17 So if you consider me a partner, accept him as you would me. 18 And if he has wronged you in any way, or owes you anything, charge that to my account. 19 I, Paul, write this with my own hand: I will repay it—not to mention to you that you owe me even your own self. 20 Yes, brother, may I have joy from you in the Lord; refresh my heart in Christ. 21 Since I am confident of your obedience, I am writing to you, knowing that you will do even more than I say. 
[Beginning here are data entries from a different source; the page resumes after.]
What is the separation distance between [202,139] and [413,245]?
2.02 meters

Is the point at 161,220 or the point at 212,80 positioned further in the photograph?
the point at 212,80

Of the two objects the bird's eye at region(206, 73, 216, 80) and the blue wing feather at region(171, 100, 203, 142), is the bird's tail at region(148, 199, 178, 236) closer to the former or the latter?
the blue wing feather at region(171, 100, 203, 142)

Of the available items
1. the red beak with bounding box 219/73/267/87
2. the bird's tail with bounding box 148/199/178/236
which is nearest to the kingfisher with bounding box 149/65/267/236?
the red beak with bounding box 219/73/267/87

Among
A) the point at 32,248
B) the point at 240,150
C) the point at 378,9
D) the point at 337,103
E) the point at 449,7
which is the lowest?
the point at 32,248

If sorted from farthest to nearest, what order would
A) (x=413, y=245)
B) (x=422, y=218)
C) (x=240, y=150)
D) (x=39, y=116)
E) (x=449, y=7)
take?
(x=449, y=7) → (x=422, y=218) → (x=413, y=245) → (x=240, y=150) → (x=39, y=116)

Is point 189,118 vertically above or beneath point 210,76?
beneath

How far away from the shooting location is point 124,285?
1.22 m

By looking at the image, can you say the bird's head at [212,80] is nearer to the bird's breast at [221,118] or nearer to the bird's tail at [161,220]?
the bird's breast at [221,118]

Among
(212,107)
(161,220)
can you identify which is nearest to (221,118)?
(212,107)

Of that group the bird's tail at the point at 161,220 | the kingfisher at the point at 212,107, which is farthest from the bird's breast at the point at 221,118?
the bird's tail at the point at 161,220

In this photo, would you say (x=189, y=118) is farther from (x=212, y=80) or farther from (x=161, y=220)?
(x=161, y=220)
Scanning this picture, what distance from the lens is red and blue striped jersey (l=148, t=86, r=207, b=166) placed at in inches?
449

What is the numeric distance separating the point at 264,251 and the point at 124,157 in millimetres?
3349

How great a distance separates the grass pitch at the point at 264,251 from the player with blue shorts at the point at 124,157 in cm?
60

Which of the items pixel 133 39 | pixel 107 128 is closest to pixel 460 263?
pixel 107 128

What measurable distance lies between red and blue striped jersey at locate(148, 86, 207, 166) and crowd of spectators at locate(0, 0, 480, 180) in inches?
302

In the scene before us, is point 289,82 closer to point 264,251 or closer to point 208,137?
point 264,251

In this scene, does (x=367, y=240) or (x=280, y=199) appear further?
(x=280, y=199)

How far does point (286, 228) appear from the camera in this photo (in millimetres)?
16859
I maintain that Paul was an abolitionist.  But unlike many in American history, Paul didn't seek to undermine slavery through political or economic pressure.  He subverted the institution by sharing the Gospel, which would change people's hearts.  And a changed heart is better than a changed law any day.  A changed simply alters people's behavior, but a changed heart gets at the very root of the problem.  

John 8:36 (GWT) says, "If The Son therefore will set you freeyou will truly be the children of liberty.”  This means that you will do more than simply celebrate your own freedom.  Children of liberty will take the Messiah's job description on themselves.  They'll claim the same thing that Jesus did when He read from the Isaiah scroll in his hometown Nazareth:

16 He came to Nazareth, where He had been brought up. As usual, He entered the synagogue on the Sabbath day and stood up to read. 17 The scroll of the prophet Isaiah was given to Him, and unrolling the scroll, He found the place where it was written:
18 The Spirit of the Lord is on Me,
because He has anointed Me
to preach good news to the poor.
He has sent Me
to proclaim freedom to the captives
and recovery of sight to the blind,
to set free the oppressed,
19 to proclaim the year of the Lord’s favor.
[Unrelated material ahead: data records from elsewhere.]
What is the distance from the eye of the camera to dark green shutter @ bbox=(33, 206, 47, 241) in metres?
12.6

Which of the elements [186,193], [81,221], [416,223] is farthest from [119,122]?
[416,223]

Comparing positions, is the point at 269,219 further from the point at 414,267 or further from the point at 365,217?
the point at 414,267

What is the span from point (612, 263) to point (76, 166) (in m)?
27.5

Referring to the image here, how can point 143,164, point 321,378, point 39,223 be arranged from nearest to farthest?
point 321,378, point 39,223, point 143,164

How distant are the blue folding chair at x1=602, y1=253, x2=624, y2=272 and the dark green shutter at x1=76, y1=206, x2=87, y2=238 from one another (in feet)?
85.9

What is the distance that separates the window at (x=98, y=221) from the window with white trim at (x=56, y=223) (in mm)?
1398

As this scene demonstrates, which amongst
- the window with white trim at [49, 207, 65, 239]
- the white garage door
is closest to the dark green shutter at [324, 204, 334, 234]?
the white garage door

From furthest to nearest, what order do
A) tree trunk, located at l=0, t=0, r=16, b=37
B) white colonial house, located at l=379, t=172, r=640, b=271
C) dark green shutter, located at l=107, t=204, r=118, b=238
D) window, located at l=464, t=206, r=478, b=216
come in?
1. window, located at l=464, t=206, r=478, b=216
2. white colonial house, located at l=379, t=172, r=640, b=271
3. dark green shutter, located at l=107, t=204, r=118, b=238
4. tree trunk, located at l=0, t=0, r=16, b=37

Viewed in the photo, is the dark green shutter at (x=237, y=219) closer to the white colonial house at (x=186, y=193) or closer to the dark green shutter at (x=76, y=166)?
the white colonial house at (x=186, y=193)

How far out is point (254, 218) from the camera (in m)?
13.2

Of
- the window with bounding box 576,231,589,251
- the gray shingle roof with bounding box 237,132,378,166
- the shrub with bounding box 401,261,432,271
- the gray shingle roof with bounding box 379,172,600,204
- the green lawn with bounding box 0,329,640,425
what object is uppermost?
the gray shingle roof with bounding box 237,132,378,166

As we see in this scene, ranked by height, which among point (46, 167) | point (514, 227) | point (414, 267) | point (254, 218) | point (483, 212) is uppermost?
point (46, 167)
20 He then rolled up the scroll, gave it back to the attendant, and sat down. And the eyes of everyone in the synagogue were fixed on Him.21 He began by saying to them, “Today as you listen, this Scripture has been fulfilled.”
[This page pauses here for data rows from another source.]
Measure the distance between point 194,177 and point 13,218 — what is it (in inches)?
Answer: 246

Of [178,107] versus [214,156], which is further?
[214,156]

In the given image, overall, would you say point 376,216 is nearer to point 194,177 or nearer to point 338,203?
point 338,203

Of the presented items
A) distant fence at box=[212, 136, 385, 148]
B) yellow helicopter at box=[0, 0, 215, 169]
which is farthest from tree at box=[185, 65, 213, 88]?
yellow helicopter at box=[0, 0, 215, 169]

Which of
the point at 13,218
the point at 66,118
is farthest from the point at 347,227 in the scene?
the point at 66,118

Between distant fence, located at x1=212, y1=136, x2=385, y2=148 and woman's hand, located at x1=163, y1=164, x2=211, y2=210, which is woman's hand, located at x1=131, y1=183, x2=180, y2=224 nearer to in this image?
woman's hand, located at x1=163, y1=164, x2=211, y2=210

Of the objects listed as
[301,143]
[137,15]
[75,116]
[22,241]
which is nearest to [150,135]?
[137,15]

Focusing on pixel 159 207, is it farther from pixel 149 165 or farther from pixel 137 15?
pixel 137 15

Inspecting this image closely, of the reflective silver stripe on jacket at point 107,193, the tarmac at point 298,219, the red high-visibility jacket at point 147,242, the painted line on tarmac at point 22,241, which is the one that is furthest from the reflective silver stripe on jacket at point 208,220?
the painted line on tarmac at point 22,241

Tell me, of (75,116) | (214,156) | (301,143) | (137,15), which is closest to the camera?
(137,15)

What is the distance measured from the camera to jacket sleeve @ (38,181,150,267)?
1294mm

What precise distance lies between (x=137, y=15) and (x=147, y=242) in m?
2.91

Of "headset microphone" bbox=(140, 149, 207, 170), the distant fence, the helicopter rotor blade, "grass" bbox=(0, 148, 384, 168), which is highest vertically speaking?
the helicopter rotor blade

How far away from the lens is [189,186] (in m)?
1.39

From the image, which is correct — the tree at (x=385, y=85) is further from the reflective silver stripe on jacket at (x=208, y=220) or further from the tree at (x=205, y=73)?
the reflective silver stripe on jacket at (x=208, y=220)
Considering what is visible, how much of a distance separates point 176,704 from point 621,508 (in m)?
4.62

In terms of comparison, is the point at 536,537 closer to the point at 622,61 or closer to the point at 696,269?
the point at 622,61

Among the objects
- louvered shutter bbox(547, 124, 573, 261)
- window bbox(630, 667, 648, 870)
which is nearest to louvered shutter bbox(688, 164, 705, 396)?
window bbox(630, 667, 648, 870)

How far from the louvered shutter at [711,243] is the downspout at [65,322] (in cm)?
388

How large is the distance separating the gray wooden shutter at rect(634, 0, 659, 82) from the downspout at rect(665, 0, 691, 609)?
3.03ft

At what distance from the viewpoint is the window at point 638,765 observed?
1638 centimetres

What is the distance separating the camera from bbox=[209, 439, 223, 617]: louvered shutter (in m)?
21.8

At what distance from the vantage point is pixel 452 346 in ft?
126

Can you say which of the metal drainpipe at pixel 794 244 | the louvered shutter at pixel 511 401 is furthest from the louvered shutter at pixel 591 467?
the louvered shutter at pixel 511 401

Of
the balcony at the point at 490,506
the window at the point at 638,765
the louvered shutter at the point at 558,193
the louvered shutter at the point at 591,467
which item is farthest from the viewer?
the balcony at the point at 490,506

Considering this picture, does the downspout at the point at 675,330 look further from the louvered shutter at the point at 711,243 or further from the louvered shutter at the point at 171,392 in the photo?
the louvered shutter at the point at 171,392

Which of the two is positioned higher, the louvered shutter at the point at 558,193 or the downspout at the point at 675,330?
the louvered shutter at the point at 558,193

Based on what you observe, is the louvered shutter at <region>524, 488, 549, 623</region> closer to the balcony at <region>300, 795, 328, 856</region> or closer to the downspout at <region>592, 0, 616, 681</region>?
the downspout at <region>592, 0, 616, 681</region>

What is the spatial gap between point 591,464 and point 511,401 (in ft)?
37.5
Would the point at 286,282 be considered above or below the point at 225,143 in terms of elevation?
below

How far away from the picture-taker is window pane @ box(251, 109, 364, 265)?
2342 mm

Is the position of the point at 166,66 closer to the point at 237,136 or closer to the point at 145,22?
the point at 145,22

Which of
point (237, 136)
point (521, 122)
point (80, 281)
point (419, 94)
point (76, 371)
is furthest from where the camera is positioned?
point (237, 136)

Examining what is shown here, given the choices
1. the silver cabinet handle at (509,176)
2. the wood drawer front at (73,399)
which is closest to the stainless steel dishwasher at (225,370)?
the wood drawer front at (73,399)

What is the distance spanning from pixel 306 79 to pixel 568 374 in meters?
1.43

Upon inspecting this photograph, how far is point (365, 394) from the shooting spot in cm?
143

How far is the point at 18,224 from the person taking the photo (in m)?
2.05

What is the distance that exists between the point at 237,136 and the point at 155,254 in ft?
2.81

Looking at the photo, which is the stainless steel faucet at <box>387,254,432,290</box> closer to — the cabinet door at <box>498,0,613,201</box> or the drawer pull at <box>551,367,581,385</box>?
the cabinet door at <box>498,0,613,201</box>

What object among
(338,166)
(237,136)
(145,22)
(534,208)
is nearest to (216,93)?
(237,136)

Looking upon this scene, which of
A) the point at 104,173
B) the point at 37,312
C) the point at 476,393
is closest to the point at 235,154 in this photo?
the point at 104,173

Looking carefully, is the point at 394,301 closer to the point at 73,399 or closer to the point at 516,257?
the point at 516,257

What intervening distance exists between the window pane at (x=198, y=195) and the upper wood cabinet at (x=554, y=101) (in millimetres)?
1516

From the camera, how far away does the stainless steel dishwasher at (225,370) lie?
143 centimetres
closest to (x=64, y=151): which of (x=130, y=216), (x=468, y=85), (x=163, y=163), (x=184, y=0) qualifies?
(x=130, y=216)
Just as the scripture was fulfilled through Jesus, so it can also be fulfilled through all who follow him.  God has called us to preach good news to the poor, to proclaim freedom to the captives and recovery of sight to the blind.  God has called us to work to set free those who are oppressed, and to proclaim the year of the Lord's favor.  Like Paul, each of us has to decide how we will go about this assignment.  For some, that may mean working to overturn unjust laws.  For others, it may simply mean creating an atmosphere of love, in which oppression simply cannot survive.